The Holder will not sell, assign, convey, pledge, hypothecate,
grant security interests in, encumber, give away or in any other
manner dispose of or transfer, whether voluntarily or by operation
of law, any of this Warrant, the Warrant Shares or any new Warrant
to any person or entity that, to the knowledge of such Holder,
competes directly or indirectly with the Issuer without the prior
written consent of the Issuer.  Any attempted transfer of this
Warrant, the Warrant Shares or any new Warrant not in accordance
with this Section shall be null and void, and the Issuer shall not
in any way be required to give effect to such transfer.  No
transfer of this Warrant shall be effective for any purpose
hereunder until (i) written notice of such transfer and of the name
and address of the transferee has been received by the Issuer, (ii)

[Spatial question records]

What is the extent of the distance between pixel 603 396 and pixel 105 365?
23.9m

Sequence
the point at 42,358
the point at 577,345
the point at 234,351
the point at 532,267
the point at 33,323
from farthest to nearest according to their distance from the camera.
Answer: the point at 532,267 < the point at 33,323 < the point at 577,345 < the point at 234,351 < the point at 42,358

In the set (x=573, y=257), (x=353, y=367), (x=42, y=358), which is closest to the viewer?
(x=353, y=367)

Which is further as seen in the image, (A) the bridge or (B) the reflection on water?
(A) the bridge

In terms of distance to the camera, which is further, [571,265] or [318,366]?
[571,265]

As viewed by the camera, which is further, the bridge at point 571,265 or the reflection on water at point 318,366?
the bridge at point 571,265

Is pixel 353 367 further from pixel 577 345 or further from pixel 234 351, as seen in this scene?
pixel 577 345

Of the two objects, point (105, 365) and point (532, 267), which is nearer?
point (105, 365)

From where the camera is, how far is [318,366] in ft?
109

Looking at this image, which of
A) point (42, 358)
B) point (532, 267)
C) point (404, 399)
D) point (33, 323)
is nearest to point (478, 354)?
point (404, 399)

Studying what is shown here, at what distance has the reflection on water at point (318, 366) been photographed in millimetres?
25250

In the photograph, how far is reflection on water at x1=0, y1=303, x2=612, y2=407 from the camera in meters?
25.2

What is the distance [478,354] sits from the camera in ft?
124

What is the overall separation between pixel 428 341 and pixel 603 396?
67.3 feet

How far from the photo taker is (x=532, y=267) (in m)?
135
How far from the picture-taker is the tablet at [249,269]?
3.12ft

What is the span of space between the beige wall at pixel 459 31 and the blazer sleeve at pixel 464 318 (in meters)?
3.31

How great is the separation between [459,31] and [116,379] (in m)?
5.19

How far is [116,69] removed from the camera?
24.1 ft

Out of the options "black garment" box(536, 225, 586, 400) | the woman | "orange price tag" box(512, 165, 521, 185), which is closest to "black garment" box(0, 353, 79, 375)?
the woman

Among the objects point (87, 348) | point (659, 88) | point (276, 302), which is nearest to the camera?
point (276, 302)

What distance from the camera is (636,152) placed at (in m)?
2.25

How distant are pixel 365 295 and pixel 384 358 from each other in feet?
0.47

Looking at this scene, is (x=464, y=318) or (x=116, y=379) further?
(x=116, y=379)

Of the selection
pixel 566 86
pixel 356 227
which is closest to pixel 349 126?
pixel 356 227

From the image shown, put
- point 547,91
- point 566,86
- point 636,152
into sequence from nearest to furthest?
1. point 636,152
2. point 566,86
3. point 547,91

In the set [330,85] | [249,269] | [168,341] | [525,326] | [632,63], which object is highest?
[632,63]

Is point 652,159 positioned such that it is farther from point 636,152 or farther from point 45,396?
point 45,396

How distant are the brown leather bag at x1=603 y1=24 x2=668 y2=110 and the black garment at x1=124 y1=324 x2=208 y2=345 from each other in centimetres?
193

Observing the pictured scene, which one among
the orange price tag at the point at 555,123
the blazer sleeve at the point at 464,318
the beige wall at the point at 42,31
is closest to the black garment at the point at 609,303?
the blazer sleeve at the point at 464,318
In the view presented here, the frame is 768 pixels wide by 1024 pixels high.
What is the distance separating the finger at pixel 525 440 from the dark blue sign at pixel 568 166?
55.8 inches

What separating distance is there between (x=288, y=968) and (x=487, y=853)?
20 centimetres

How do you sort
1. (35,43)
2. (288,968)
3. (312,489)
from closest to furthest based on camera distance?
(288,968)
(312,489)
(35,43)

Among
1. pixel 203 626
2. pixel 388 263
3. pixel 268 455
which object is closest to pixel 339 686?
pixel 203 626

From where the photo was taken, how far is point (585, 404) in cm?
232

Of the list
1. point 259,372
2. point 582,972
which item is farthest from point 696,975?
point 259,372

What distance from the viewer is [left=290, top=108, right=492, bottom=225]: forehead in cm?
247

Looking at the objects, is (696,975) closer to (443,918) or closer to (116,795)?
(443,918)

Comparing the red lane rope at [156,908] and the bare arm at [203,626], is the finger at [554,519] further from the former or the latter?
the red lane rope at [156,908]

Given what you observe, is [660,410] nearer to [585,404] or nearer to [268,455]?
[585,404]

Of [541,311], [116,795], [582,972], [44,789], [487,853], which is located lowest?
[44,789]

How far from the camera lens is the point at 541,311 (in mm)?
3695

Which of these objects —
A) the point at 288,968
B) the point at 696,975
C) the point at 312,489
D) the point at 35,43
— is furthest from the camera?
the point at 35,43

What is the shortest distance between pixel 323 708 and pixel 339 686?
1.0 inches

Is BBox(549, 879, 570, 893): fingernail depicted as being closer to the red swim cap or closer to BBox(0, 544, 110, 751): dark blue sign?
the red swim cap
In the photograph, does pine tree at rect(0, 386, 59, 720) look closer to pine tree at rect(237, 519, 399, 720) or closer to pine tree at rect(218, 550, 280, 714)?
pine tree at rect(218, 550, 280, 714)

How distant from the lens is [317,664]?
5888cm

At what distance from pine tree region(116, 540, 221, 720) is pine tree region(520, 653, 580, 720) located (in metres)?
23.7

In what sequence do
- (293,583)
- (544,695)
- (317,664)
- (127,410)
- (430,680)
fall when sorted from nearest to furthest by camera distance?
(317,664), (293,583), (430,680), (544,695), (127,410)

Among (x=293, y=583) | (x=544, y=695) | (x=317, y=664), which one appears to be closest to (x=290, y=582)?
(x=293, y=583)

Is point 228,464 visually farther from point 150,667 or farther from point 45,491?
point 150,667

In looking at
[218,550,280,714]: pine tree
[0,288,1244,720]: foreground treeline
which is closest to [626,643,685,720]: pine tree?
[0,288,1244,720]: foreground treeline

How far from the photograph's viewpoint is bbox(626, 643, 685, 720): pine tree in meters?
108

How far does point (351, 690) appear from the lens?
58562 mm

## The tasks
#1 In the warrant transfer passage, swap "Issuer" for "Company" and reproduce the text between "The Holder will" and "the Issuer, (ii)", inclusive.
#2 According to the warrant transfer passage, what is the status of an attempted transfer that does not follow the Section?

## The answers
#1
The Holder will not sell, assign, convey, pledge, hypothecate,
grant security interests in, encumber, give away or in any other
manner dispose of or transfer, whether voluntarily or by operation
of law, any of this Warrant, the Warrant Shares or any new Warrant
to any person or entity that, to the knowledge of such Holder,
competes directly or indirectly with the Company without the prior
written consent of the Company.  Any attempted transfer of this
Warrant, the Warrant Shares or any new Warrant not in accordance
with this Section shall be null and void, and the Company shall not
in any way be required to give effect to such transfer.  No
transfer of this Warrant shall be effective for any purpose
hereunder until (i) written notice of such transfer and of the name
and address of the transferee has been received by the Company, (ii)

#2 It is null and void, and the Issuer is not required to give effect to it in any way.